Passage shown
○ ○ ○
What are bond ETFs and how do they serve the objectives of the investor’s greater wealth management strategy? Investors can choose from hundreds of exchange traded funds (ETFs) that cover industry sectors and asset classes ranging from the mundane through the exotic. Bond ETFs sit squarely in the center of that range, providing investors with the advantages of a bond fund and the added liquidity and transparency of an ETF. 

 

What are bond ETFs and how do they serve the objectives of the investor’s greater wealth management strategy? Investors can choose from hundreds of exchange traded funds (ETFs) that cover industry sectors and asset classes ranging from the mundane through the exotic. Bond ETFs sit squarely in the center of that range, providing investors with the advantages of a bond fund and the added liquidity and transparency of an ETF. 

 

The investment advisors on the 6th Avenue Team begin each client relationship with an in-depth analysis of the client’s strategy. When we are confident that we comprehend your financial goals, risk tolerance, investment sophistication, and desires for investment guidance, we propose an investment plan that includes targeted recommendations. We include bond ETFs in an investment plan only if the bond ETFs we recommend serves the investor’s needs. 

How Does a Bond ETF Work?

Like traditional bond funds, bond ETFs hold a portfolio of hundreds or thousands of separate bonds that are within the bond ETF’s stated strategy, including, for example, U.S. or foreign treasuries, high-yield corporate debt, and bonds with short- or long-term maturity dates.

Bond ETFs will have the same advantages and benefits of other types of ETFs, including:

·       Intraday trading:  Bond ETFs are traded on exchanges and can be bought and sold in real time during a trading day, rather than after markets close. This allows investors to realize all of the benefits of a traditional bond investment with immediate price information and enhanced liquidity that may be absent from more traditional bond investments.

·       Transparency: Most bond ETFs publicly disclose their daily bond holdings, giving investors in-depth knowledge and information about exactly which bonds are held within the bond ETF’s portfolio.  This is a crucial feature for bond investors who are concerned about diversifying their portfolios with a variety of different bond holdings.

·       No minimum holding periods: Bond ETFs will not impose a penalty if an investor liquidates his or her holding within a short time after making the investment. Bond ETFs may therefore be an ideal option for an investor who is looking for a very short-term liquid vehicle to hold funds pending another investment. 

How is a Bond ETF Different from a Bond Fund?
○ ○ ○
Supplied data
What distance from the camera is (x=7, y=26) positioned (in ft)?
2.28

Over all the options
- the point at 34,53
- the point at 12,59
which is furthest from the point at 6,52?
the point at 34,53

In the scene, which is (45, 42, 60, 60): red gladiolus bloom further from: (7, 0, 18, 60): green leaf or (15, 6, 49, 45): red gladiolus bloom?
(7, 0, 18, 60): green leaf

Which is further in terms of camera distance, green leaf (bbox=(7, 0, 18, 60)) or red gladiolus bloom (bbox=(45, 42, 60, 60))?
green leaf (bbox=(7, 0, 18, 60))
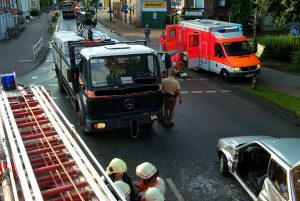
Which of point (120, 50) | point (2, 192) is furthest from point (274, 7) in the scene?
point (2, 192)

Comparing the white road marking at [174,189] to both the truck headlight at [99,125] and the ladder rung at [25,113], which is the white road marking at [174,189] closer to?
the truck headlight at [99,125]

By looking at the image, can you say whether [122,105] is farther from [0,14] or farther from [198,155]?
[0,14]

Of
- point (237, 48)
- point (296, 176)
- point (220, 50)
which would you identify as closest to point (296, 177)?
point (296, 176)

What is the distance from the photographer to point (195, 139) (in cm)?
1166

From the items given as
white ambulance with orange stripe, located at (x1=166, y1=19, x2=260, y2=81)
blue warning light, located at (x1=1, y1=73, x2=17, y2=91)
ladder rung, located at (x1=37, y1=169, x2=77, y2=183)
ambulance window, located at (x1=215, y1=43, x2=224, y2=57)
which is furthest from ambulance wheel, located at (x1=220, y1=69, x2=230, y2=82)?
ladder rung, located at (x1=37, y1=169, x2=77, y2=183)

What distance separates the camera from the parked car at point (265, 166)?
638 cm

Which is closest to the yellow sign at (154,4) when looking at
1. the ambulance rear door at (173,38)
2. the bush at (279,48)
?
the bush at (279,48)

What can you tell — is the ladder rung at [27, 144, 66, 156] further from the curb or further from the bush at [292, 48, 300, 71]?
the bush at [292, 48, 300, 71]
○ ○ ○
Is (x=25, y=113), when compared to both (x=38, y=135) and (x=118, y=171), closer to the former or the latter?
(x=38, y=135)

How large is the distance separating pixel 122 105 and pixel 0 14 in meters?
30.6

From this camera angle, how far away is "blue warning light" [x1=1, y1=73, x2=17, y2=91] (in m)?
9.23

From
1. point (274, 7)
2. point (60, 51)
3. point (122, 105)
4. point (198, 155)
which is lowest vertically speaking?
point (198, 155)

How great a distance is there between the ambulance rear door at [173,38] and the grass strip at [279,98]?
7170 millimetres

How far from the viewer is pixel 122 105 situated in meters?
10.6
○ ○ ○
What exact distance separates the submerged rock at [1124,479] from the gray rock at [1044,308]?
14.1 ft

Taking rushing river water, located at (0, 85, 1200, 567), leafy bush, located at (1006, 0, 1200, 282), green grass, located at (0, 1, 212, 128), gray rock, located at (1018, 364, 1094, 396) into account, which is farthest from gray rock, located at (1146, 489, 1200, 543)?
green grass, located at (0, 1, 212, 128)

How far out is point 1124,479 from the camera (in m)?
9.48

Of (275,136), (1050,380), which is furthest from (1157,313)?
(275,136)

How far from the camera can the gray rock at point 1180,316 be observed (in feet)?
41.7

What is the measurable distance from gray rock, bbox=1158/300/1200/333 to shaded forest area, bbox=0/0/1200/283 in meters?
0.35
○ ○ ○
Task set
A. Answer these questions using the text about bond ETFs.
(i) Besides the advantages of a bond fund, what two added qualities of an ETF do bond ETFs provide?
(ii) What does the 6th Avenue Team begin each client relationship with?
(iii) Under "Transparency," what do most bond ETFs publicly disclose?
B. Copy the stretch of the text about bond ETFs from "The investment advisors" through "the investor’s needs." word for word.

Answers for the exercise
A.
(i) Bond ETFs provide the added liquidity and transparency of an ETF.
(ii) The team begins each client relationship with an in-depth analysis of the client's strategy.
(iii) Most bond ETFs publicly disclose their daily bond holdings.

B.
The investment advisors on the 6th Avenue Team begin each client relationship with an in-depth analysis of the client’s strategy. When we are confident that we comprehend your financial goals, risk tolerance, investment sophistication, and desires for investment guidance, we propose an investment plan that includes targeted recommendations. We include bond ETFs in an investment plan only if the bond ETFs we recommend serves the investor’s needs.